La búsqueda de calificaciones fehacientes, abundantes y precisas dejo en suspenso la dimensión humana del proceso formativo. Las dispares condiciones de conexión de cada sujeto, sus realidades familiares, edilicias y económicas quedaron, en general, fuera de los elementos a considerar. Y en consecuencia, quienes no poseían más de un celular para toda la familia debió responder como quienes gozaban de un equipo propio y una conexión ininterrumpida. La diferencia entre igualdad y equidad sigue teniendo vigencia, pero es curioso que la escuela sea partícipe de esa confusión. La prioridad estadística ocupó el lugar de los intereses marcados por la empatía.

Qué diferente habría sido el recorrido si en vez de alterarse para conseguir la consigna que imposibilite el plagio, se hubiesen extremado los esfuerzos por acompañar. Fueron pocas las personas que recuperaron la dimensión emocional, de escucha, de atención genuina. Y no sólo es un lamento que podría consignarse en el listado de las oportunidades perdidas para ayudarnos a ser mejores personas, (¿acaso la escuela renunció a ese anhelo?), también es preciso recalcar que se malogró una alternativa para articular la necesidad de la información numérica que sintetice el desempeño con el sustento humano. ¿No habría sido el acompañamiento una forma para ahondar la evaluación? Si hubiésemos atendido a las carencias que soportaban en sus hogares, en los esfuerzos que realizaban para conectarse, para cumplir con los plazos, ¿no habríamos tenido un panorama más completo de desempeño de cada quién? ¿Y no es esa información el insumo básico de toda calificación?
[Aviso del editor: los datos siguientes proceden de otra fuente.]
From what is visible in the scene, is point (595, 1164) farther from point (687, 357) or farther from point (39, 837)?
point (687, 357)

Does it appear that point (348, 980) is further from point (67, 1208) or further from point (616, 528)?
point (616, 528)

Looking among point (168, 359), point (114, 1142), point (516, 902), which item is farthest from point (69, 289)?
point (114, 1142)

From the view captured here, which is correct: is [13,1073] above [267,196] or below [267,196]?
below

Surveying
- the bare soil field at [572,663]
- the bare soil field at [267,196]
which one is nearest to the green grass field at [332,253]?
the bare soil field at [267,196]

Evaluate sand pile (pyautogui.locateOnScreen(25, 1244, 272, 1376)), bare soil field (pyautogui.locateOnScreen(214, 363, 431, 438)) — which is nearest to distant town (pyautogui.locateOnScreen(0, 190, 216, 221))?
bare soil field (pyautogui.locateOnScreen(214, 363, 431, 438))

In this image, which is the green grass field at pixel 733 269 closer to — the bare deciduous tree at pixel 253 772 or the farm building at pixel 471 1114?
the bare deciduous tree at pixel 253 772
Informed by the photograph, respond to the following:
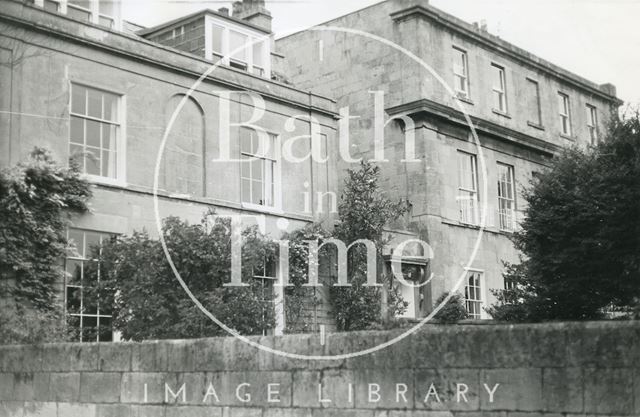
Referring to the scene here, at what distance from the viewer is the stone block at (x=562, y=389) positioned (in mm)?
6273

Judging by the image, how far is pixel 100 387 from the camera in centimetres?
960

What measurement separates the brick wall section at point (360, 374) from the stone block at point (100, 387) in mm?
13

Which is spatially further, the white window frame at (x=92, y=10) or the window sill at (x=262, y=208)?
the window sill at (x=262, y=208)

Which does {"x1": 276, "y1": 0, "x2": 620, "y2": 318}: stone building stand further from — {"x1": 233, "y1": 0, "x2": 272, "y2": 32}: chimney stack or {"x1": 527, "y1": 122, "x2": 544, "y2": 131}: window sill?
{"x1": 233, "y1": 0, "x2": 272, "y2": 32}: chimney stack

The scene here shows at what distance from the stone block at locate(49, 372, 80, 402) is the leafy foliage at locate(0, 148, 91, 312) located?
5.83 meters

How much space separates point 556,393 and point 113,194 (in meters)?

Insistir en la evaluación como garante de la eficiencia educativa, avalar el buen desempeño docente porque su planilla de notas ha sido completada en tiempo y forma, sin que importe cómo lo ha logrado, compone un horizonte de sentidos opuesto a un proyecto cultural que pretende generar las condiciones para que emerja la otredad, la solidaridad y el compromiso social. Quizás no sea tan sencilla la decisión, pero tomarla es inevitable, por acción o por omisión.